2394 question

LittleEd · Sep 17, 2014

Hi I am due to start the city and guilds 2394 course next month. I thought that I would have a look at some past questions to see what to expect. I am having trouble with one of the questions and was wondering if anyone could explain the theory to me.

16) The measured value of loop impedance for a circuit is 0.83Ω. If the temperature at the time of the test was 20C and the cable is 70C (factor 1.2) what is the corrected value. Ze = 0.4Ω
a) 0.43Ω
b) 0.86Ω.
c) 0.996Ω.
d) 0.916Ω.

I am using this formula to work out the question ZStest=1/1.20 x {Zs +Ze (F-1)}

I know the answer is 0.916 by cheating and looking at the answers, but i have no idea how they came to that answer. am I using the wrong formula and if i am where can i find the right on?

Thank you in advance

tony mc · Sep 17, 2014

I would of said it was (c) 0.996.

The way I see it is the resistance of the copper changes by 2 % for every 5 degrees so the resistance will rise by 20 % if its temp rises to 70 degrees.

You have your measured loop impedance at 0.83 ohms at 20C and by multiplying by 1.2 (20 % )with give you the corrected value for 70 degrees .

IMO the resistance value at operating temp of 70 degrees would be 0.83 x 1.2 = 0.096 ohms.

Richard Burns · Sep 18, 2014

I would have gone for the 0.996 as well.

The question practically gives you the answer they have given though.

Having a Ze of 0.4 leaves 0.43Ω as the resistance of the cable (sort of, and not how I would consider it)
0.43 *1.2 = 0.516
0.516 + 0.4 = 0.916

The factor given for the cable is 1.2 @ 70°C, if the cable is running at 70°C this does not mean that the supply from the substation is running at that level since the current carrying capacity is much greater on the supply than on a final circuit.
e.g. you have 16A circuit wired in 1.5mm² cable in conduit that is fully loaded then the cable should be close to 70°C, however the 100A supply is at less than 20% of its CCC and so would barely heat up.

However all this said, the general arrangement for temperature correction from 20°C to 70°C would be to multiply the resistance by 1.2.

cprfenom · Sep 18, 2014

I just want to say I really find Richard Burns to be a huge asset.

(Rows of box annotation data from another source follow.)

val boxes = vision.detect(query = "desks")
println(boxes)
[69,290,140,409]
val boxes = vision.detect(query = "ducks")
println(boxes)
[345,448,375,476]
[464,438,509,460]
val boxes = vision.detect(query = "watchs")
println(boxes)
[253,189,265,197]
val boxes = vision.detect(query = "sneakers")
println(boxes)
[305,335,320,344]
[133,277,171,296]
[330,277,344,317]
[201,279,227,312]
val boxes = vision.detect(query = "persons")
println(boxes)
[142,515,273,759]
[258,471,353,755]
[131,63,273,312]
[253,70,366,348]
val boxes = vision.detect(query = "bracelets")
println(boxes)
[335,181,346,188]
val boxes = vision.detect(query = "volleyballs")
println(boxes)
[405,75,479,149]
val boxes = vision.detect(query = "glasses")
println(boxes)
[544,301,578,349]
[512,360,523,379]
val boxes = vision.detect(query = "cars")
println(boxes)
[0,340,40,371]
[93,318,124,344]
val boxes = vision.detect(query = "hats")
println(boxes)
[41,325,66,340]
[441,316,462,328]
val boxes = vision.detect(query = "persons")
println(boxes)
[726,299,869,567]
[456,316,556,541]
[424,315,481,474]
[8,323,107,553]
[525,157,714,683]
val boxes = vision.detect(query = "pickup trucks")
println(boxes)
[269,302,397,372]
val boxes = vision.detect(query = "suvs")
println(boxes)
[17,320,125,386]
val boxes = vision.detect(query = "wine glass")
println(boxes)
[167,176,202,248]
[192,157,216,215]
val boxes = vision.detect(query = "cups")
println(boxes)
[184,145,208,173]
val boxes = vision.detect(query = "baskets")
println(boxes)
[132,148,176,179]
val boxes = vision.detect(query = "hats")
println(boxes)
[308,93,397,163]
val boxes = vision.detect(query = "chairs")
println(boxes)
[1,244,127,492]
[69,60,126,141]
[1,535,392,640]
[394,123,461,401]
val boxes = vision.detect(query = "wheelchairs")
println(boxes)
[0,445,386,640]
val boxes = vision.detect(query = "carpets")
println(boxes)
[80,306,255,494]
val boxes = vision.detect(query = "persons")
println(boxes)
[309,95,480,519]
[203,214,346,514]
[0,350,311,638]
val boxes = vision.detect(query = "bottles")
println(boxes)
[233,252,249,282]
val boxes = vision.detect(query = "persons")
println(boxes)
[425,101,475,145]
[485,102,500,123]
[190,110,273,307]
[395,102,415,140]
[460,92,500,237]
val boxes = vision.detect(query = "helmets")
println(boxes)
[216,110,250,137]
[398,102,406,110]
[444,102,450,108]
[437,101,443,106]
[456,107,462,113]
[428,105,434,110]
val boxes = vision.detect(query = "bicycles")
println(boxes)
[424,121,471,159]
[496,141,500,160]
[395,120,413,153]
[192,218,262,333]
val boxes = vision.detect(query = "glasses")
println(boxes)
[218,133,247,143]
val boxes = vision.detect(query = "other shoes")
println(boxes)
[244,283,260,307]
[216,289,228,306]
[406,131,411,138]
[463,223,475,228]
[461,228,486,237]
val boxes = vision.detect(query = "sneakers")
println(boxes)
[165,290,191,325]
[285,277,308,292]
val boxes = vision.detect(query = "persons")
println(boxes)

I don't often see negativity from him and he is always very informative in his answers.

Here is a huge Thank you from me Richard.

LittleEd · Sep 18, 2014

thank you for the help. I guess I read the question wrong.

D Skelton · Sep 18, 2014

You're only correcting your R1+R2 values and as such don't take in to account the external earth fault loop impedance.

Zs = 0.83
Ze = 0.40
Zs - Ze = R1+R2 (0.43)

R1+R2 (0.43) x 1.2 = 0.516

0.516 + 0.40 = 0.916

The answer is (d)

Richard Burns · Sep 18, 2014

Thank you cprfenom.

LittleEd, I did forget to mention that the formula you were using is one to determine the maximum value of Zs (20°Ctest) permitted when you have the Ze and the tabulated maximum Zs from BS7671 (effectively converting the tabulated value from 70°C down to 20°C.

The actual formula you should have used (although the data is not really available in the question as it requires you to use the R1+R2 = Zs-Ze which is not accurate at all unless there is no bonding in place)
(rather than using the (divide by) 0.8 rule of thumb) would be:

Zs (70°C) = Ze +F(R1+R2test)

gdr7671 · Sep 20, 2014

i always use this formulea Zs = Ze+ (( (r1+r2)*Ca))
M

Where Ca is the correction for ambient temperature and M is the multiplication factor. In this case !.2

I hope this has helped you and good luck.